_Text provided_
This fact sheet is one in a series aimed at informing decision-makers and the public about this critically important option for America’s energy future and countering persistent myths about wind energy.
The “no reduction in emissions” myth
Wind opponents sometimes argue that wind energy doesn’t actually reduce the fuel use or harmful emissions of other power plants. On its face, this claim does not make sense: utility system operators must precisely balance the total supply of electricity with the total demand for electricity at all times, so the electricity produced by a wind plant must be matched by an equivalent decrease in electricity production at another plant.
When it is available, system operators use wind turbines to reduce the output of the power plants that are the most expensive to operate, which are almost always natural gas or coal power plants because of their high fuel costs. Wind energy is also occasionally used to reduce the output of hydroelectric dams, which can store water to be used later to replace more expensive fossil fuel generation.
By directly reducing the use of fossil fuels, wind energy significantly reduces emissions of the greenhouse gas carbon dioxide (CO2) and other harmful pollutants. A number of detailed power system studies, as well as real-world experience with wind plants, have demonstrated that wind energy significantly reduces fossil fuel use and emissions:
-In 2007, wind energy in the U.S. reduced CO2 emissions by over 28 million tons, equivalent to taking almost 5 million cars off the road. On average, each Megawatthour (MWh) of wind energy – the amount produced by two typical modern wind turbines in an average hour – reduces CO2 emissions by 1,200 pounds.

_Excerpted data_

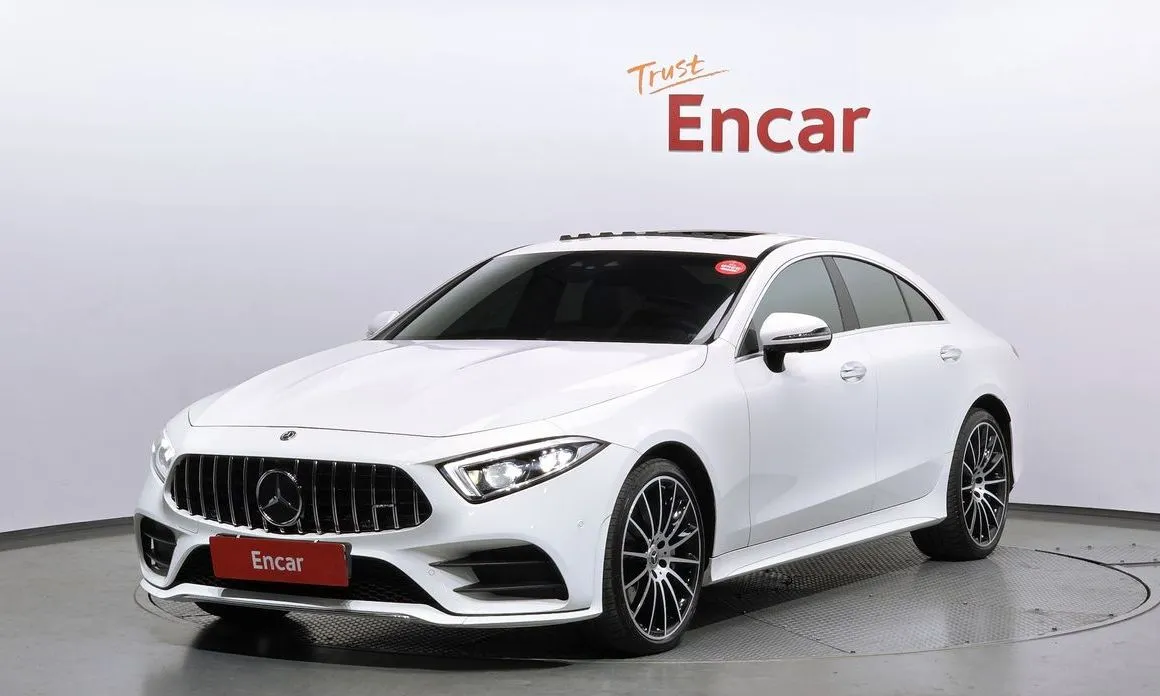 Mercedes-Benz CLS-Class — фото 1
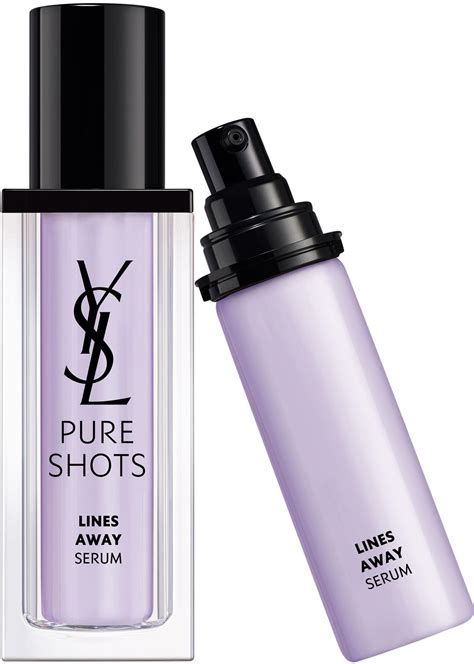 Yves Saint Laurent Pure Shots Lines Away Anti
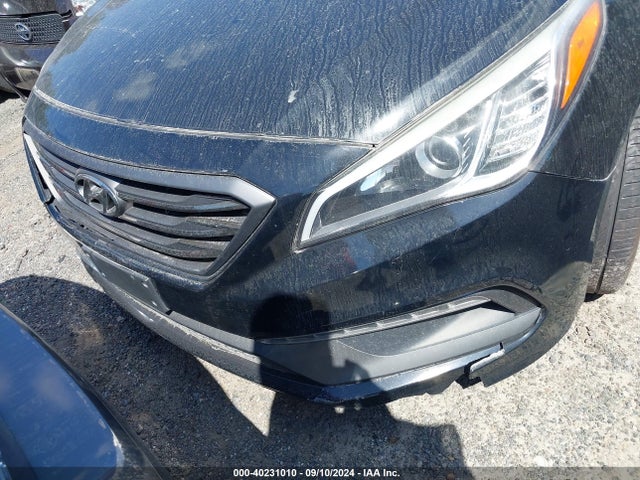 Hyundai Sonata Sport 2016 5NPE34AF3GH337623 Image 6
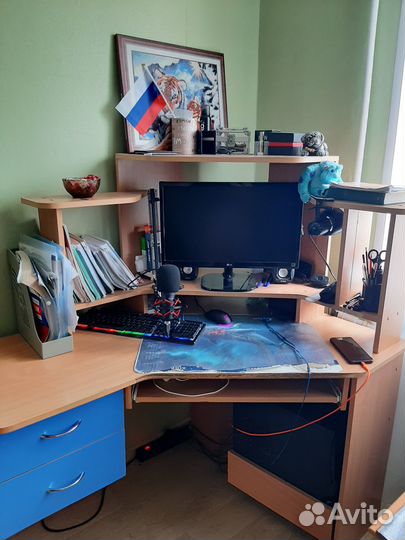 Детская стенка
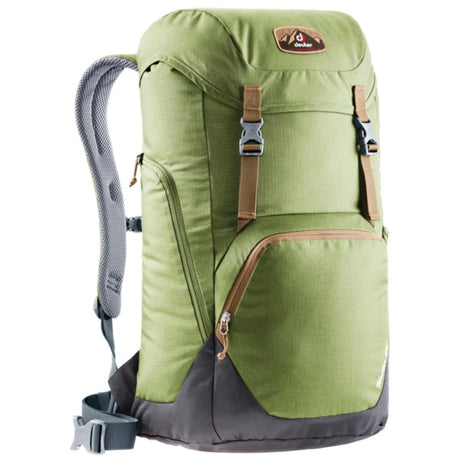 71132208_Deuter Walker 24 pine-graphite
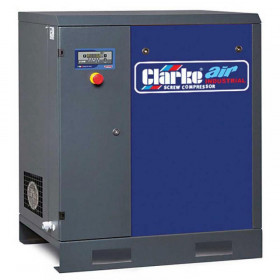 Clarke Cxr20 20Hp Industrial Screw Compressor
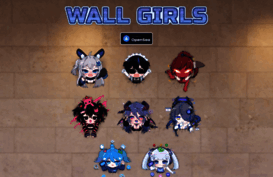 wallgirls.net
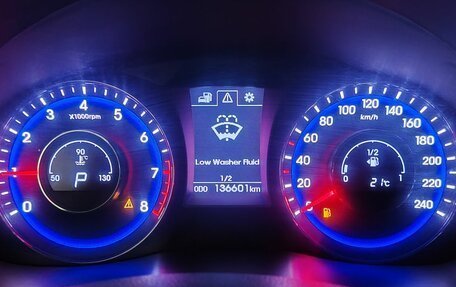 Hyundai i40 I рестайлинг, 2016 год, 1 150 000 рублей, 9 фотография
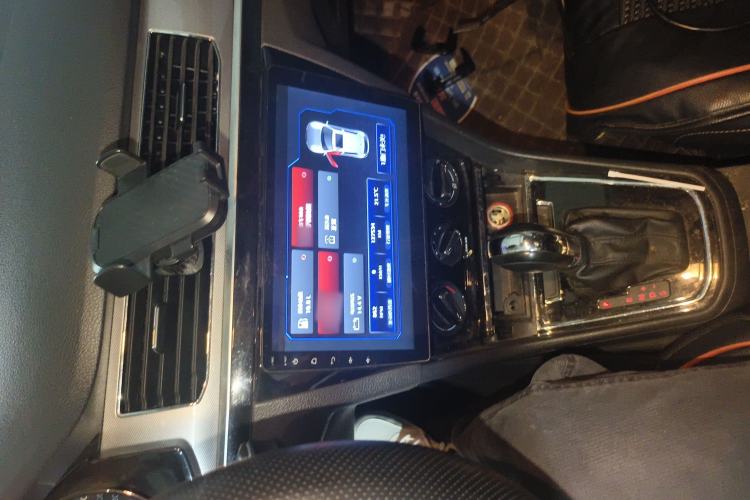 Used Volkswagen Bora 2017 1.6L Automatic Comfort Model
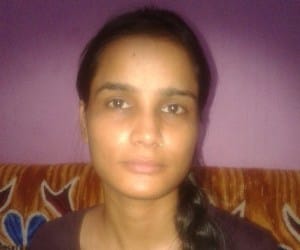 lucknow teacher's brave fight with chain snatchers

---

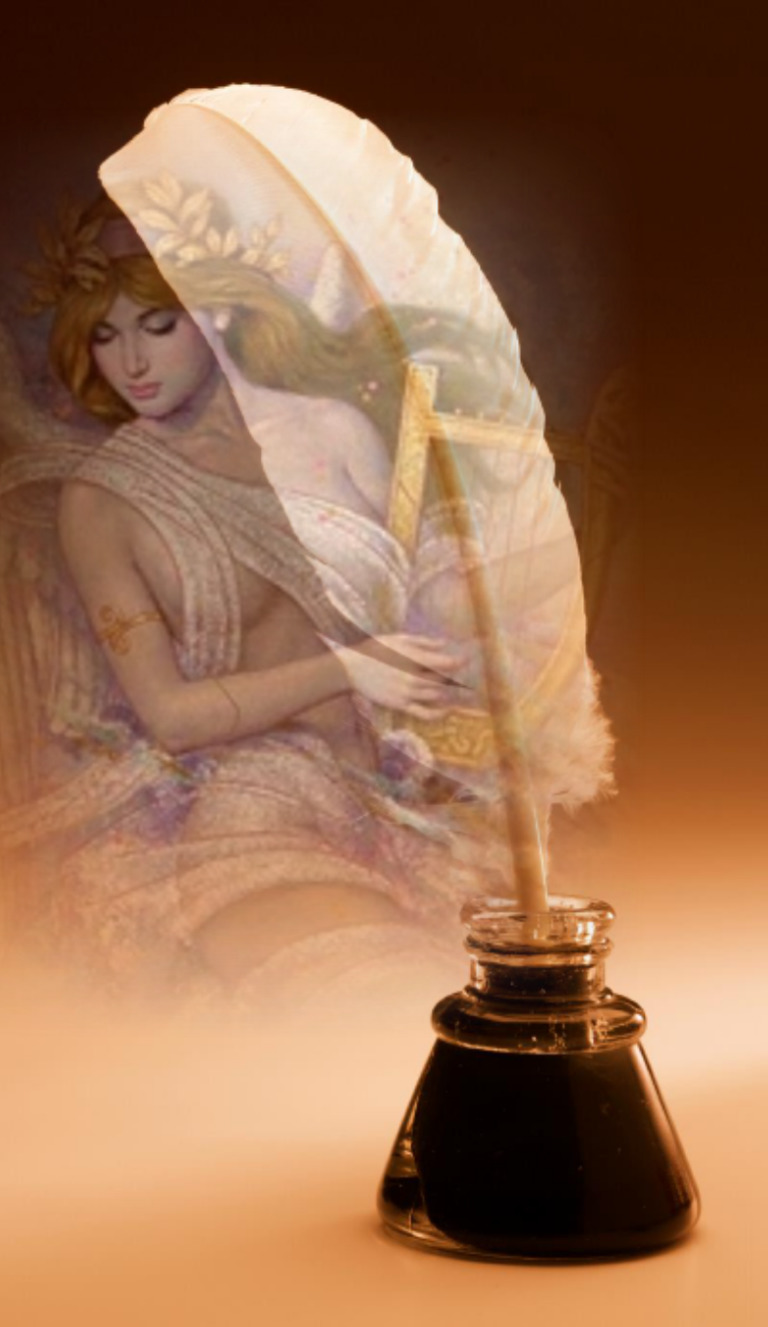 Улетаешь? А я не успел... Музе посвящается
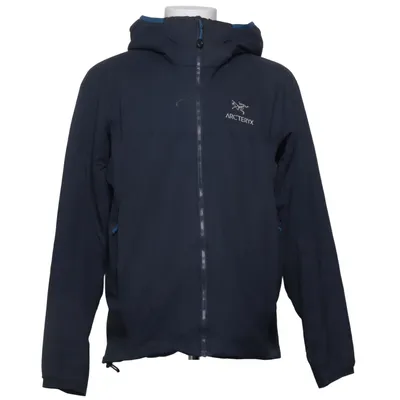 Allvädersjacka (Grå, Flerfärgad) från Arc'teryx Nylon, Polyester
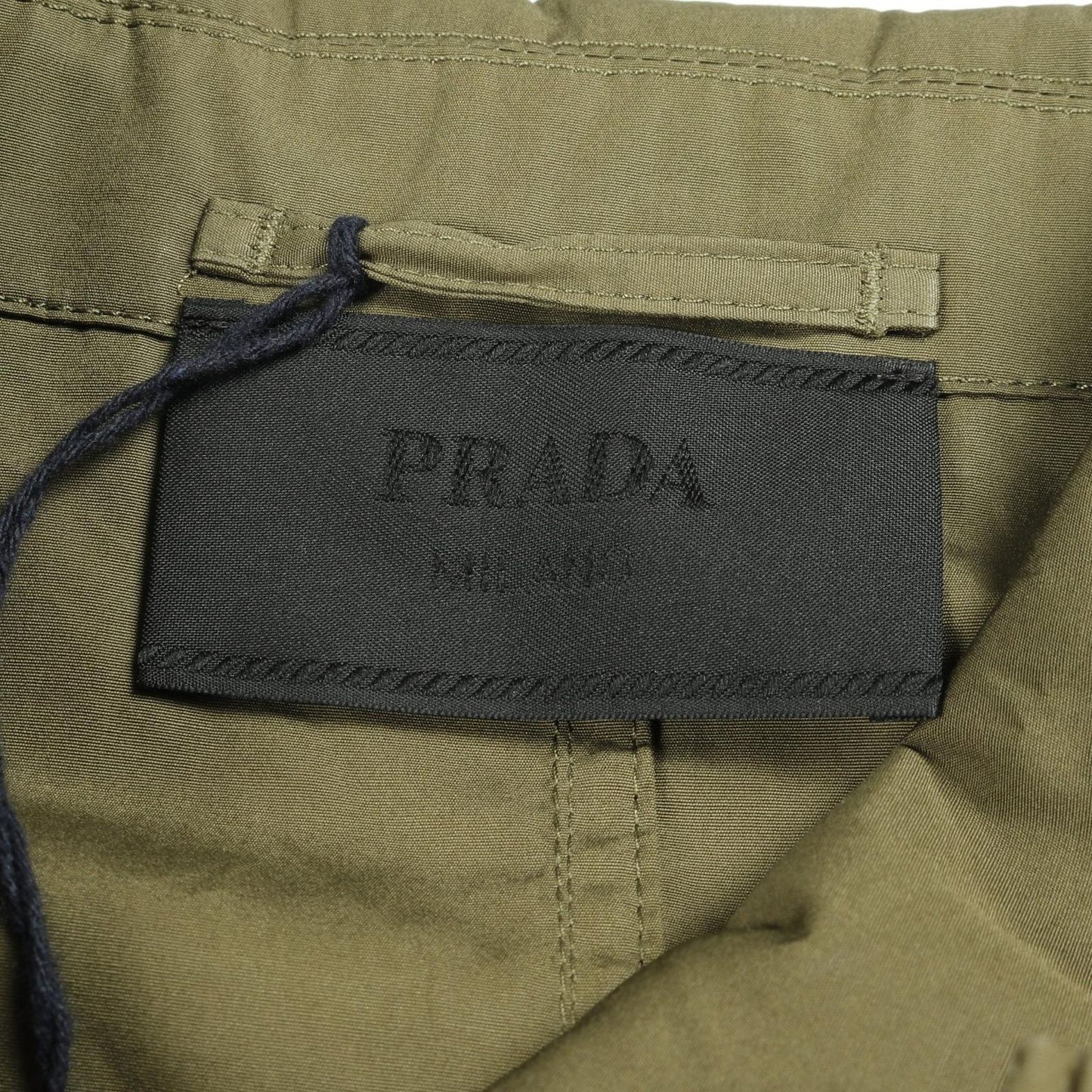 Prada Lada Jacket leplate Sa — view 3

---

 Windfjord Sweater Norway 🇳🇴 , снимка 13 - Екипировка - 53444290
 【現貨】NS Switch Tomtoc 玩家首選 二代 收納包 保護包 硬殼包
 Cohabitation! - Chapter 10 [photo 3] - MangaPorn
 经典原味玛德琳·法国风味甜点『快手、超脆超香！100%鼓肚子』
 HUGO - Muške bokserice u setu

_Problem 1_
Rewrite the paragraph of the wind energy fact sheet that begins "When it is available, system operators" as a short bulleted list, keeping its main facts.
_Problem 2_
Repeat the stretch of the wind energy fact sheet from "When it is available, system" through "fossil fuel generation.", word for word.
_Problem 3_
Go on with the wind energy fact sheet, starting right after its last sentence.

_Output 1_
- When wind power is available, system operators use it to cut output from the power plants that are most expensive to run.
- These are almost always natural gas or coal plants, because their fuel costs are high.
- Wind is also sometimes used to cut output from hydroelectric dams, which can store water for later use in place of more expensive fossil fuel generation.

_Output 2_
When it is available, system operators use wind turbines to reduce the output of the power plants that are the most expensive to operate, which are almost always natural gas or coal power plants because of their high fuel costs. Wind energy is also occasionally used to reduce the output of hydroelectric dams, which can store water to be used later to replace more expensive fossil fuel generation.

_Output 3_
-The U.S. Department of Energy’s (DOE) 20% Wind Energy by 2030 Technical Report calculated that obtaining 20% of our electricity from wind energy by 2030 would cut cumulative CO2 emissions by over 7.6 billion tons.1
-The DOE report found CO2 emissions would be reduced by over 825 million tons in the year 2030 alone, an amount equal to 25% of all electric sector carbon dioxide emissions in that year–the equivalent of taking 140 million cars off the road.
-The DOE study also found that wind energy would cut the amount of natural gas used for electricity generation by 50% in 2030.
-A study by the grid operator in Texas found similar results, concluding that adding 3,000 megawatts (MW) of wind energy to the state’s grid would reduce CO2 emissions by about 5.5 million tons per year, sulfur dioxide emissions by about 4,000 tons per year, and nitrogen oxide emissions by about 2,000 tons per year.2
-In regions where a large share of electricity comes from coal power, the emissions savings of wind energy can be even larger. A DOE analysis found that Indiana could reduce CO2 emissions by 3.1 million tons per year by adding 1,000 MW of wind power.3
-The 30 MW Kaheawa wind farm in Hawaii directly offsets power from oil-burning power plants, reducing oil imports by almost 10 million gallons per year.
The “backup power” myth
Sometimes wind opponents claim that because wind energy output varies with the wind speed, wind plants require an equivalent amount of “backup power” provided by fossil fuel plants, negating the environmental and fuel savings benefits of wind energy. Understanding why this myth is false requires some explanation of how the electric utility system operates.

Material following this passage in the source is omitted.